The pros and cons of smart light bulbs
Home automation, "the internet of things" or IoT, has been a popular subject for the past couple of years. Unfortunately, that subject isn't always good -- some things have proven infinitely hackable, making it a bit on the worrisome side.
One of the first items to make the mainstream was light bulbs, and we've played around with a few and here is what we have found.
Two words -- GE Link. They work through a Wink Hub which links up just fine with the Amazon Echo so that you can control things by voice. In theory, that's perfect and the hub never seems to have problems. The complaint here is with the bulbs themselves. Of the four we tested, one went on the blink -- literally, it just blinked all the time. Over time they have all had to be reset on multiple occasions. A process that involves using the wall switch to turn them on and off five times, leaving them off for three seconds each time. You may or may not have to also reset them with Alexa after that.
There is a lot be said here for some of the fixtures we have tested. The Cree bulbs are reasonably priced and have had no problems over time. They can also be controlled through the Wink Hub and work with Alexa.
LIFX is an excellent choice. It requires no hub, you simply download the app to your phone or tablet and turn it on and off, or set a timer for it to go on and off at certain times.

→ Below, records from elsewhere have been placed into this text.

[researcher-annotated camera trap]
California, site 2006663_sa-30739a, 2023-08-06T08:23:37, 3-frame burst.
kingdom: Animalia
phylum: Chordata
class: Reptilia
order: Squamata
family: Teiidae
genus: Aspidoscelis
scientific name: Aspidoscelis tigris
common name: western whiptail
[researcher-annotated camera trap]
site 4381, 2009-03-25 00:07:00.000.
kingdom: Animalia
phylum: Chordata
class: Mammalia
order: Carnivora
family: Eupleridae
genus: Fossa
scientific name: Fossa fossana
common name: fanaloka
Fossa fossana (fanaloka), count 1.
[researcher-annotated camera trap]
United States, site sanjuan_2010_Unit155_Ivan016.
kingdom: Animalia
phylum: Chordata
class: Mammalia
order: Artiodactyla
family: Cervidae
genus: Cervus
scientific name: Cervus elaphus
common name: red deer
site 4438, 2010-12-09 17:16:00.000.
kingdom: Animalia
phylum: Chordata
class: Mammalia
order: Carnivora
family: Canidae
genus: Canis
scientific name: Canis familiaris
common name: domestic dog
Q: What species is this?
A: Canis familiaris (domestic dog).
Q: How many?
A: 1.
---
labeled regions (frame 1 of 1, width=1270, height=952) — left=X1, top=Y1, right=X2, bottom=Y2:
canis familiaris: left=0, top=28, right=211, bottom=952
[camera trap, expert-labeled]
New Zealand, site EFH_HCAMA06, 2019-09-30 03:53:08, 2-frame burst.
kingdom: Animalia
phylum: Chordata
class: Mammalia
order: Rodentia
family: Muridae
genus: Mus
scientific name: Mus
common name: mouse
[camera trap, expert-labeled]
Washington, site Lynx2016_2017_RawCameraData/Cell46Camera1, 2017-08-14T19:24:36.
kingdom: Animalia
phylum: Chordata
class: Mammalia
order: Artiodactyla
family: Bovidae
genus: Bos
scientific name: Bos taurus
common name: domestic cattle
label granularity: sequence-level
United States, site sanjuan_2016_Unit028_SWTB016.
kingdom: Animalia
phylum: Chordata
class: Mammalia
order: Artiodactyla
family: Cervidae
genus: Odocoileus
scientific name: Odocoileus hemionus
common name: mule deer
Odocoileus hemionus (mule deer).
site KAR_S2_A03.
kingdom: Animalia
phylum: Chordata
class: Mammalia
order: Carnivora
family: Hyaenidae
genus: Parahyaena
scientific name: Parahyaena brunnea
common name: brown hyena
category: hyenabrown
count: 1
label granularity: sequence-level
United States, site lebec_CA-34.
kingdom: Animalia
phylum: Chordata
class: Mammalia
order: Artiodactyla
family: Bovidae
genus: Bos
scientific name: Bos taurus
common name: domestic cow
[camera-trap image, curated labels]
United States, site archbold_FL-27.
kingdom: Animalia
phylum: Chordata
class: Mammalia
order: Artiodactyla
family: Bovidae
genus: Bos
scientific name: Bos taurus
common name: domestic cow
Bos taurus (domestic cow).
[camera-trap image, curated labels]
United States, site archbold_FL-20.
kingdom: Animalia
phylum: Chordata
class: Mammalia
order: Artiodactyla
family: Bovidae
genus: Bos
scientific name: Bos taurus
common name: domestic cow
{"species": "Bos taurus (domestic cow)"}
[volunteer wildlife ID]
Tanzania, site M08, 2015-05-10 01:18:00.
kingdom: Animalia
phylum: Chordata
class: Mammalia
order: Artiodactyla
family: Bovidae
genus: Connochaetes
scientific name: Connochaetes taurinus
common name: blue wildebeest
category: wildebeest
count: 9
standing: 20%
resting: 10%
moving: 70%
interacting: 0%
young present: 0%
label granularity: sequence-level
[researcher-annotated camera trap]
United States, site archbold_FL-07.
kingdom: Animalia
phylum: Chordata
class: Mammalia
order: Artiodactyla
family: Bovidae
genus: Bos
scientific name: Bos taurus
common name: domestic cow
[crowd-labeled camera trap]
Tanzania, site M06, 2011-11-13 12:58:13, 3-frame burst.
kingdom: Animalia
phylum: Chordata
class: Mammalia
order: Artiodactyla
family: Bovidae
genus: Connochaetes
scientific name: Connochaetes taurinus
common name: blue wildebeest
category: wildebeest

You can also control its colors through the app -- reminiscent of a Philips Hue. The TP-Link bulb works the same and equally well.
Similarly, the WeMo plug is excellent if you have a non-smart bulb. Just plug in a lamp and use the app to control it. Again you can control at will or set a timer. No hub required here.
While there are many other IoT products on the market, light bulbs are a good starting point. Some require hubs, some do not. Some link with Alexa and can be controlled by voice, others don't. Pick and choose carefully and be wary of the problems. My colleagues at BetaNews may or may not be able to turn my lights on and off and Alexa is always listening -- the TV sometimes wakes it up with possibly amusing responses. But all of this technology is fun to play with. It's like the modern equivalent of the Atari 2600 of my youth.